Wir können zwar heute schon sagen, dass es mindestens so und so viele Lager in Charlottenburg und Wilmersdorf gab, Lager mit so und so vielen Plätzen, wir können sagen, so und so viele Menschen waren dort untergebracht, aber es muss davon ausgegangen werden, dass die hier genannten Lager keineswegs alle Lager innerhalb unseres Stadtbezirkes Charlottenburg / Wilmersdorf sind. Vielfach zeichnet sich ab, dass sich weitere Fremd- und Zwangsarbeiter-Lager bei weiterer intensiver Literatur- und Quellenauswertungen unterschiedlichster Art finden werden lassen. So ist z.B. schon bekannt, dass in einem Krankenbericht aus Neukölln als Wohnort ein Frauenlager mit Französinnen angeführt ist, das sich in der Wilmersdorfer Straße befunden haben soll.
Der Oberregierungsrat Letsch, Reichsarbeitsministerium, führte 1941 im Reichsarbeitsblatt zum „Einsatz gewerblicher Arbeitskräfte in Deutschland“20 aus: „Im übrigen ist geschlossene Unterbringung der Unterbringung in Einzelquartieren in jedem Falle vorzuziehen. […] Der Einsatz kleinerer Gruppen und der Einzeleinsatz und die Einzelunterbringung [hier: ausl. Arbeitskräfte] kommen nur in Berufen in Frage, in denen größere Gruppen nicht angesetzt werden können, z.B. bei Bäckern, Fleischern, Schuhmachern usw.“ Durch diese Maßnahmen wurden einerseits dringend benötigte Fachkräfte für die Wehrmacht freigestellt und andererseits die Versorgung der Bevölkerung sichergestellt. Wir wissen kaum, ob ein kleiner Handwerksbetrieb, sei es Schlosserei, Tischlerei oder andere, einen bzw. mehrere Fremdarbeiter nach seiner Antragsstellung vom Arbeitsamt „vermittelt“ bekam, um überhaupt im Rahmen der Kriegswirtschaft seinen „Beitrag zum Endsieg“ bewältigen zu können. In der Literatur lässt sich dies vielfach für andere Orte nachweisen, aber für Charlottenburg und Wilmersdorf wissen wir es noch nicht.

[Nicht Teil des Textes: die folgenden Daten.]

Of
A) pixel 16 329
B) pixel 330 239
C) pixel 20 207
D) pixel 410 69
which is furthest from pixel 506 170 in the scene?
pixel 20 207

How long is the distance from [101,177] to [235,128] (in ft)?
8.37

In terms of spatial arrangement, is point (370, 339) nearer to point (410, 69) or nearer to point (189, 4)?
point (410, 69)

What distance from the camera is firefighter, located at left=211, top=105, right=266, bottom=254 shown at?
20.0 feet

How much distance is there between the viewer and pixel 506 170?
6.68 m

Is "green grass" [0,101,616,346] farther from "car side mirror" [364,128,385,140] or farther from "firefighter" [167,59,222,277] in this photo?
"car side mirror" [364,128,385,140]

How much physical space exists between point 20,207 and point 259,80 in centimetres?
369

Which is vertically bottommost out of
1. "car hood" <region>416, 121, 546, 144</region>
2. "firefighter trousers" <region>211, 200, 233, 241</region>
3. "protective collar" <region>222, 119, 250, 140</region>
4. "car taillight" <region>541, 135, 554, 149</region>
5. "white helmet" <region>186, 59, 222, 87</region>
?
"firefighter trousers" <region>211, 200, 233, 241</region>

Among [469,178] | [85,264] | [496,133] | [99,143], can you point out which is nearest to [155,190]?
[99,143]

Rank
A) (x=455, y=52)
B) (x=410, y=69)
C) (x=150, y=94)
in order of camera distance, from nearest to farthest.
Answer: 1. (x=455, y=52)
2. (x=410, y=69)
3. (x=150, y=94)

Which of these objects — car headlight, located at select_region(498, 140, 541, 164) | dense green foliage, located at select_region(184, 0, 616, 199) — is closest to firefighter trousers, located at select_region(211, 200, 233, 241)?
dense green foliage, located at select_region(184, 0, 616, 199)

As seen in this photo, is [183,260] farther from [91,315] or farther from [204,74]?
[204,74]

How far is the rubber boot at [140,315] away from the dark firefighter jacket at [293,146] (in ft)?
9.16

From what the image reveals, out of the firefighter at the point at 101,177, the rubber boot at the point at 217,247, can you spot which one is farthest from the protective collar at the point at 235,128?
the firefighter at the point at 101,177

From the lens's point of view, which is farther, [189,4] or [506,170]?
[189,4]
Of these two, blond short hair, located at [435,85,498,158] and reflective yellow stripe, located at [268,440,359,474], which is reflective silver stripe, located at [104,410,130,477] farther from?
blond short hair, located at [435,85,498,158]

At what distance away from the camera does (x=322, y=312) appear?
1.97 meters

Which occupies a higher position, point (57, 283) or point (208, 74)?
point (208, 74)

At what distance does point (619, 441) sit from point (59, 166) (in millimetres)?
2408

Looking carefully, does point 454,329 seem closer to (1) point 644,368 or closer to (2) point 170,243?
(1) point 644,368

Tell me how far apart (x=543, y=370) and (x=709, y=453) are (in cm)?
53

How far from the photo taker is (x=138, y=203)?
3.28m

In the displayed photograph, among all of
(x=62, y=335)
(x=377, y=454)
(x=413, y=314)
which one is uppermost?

Vielfach wohnten die einzelnen Fremd- oder Zwangsarbeiter direkt bei oder auch in der Werkstatt. Bedingt durch die straffe kriegswirtschaftliche Organisation lag die Vermittlung dieser Arbeiter in den Händen der zuständigen Arbeitsämter – hier in Berlin beim Gau-Arbeitsamt und nicht in den Bezirken. Damit ist der Einsatz von einzelnen oder kleinen Gruppen von Fremd- und Zwangsarbeitern gemeint, welche wahrscheinlich kaum, auch nicht für unseren heutigen Stadtbezirk, erschlossen werden können.
Das massive Anwachsen der Fremd- und Zwangsarbeiter bewirkte, dass nicht alle in Lagern wohnten oder wohnen konnten. Am 15.03. 1943 wird im geheimen Lagebericht des Sicherheitsdienstes der SS mitgeteilt, dass von den rd. 250.000 ausländischen Arbeitskräften in Berlin rd. 120.000 in Privatquartieren untergebracht waren.21 Wie war die konkrete Charlottenburger und Wilmersdorfer Situation in dieser Frage? Wir wissen es noch nicht.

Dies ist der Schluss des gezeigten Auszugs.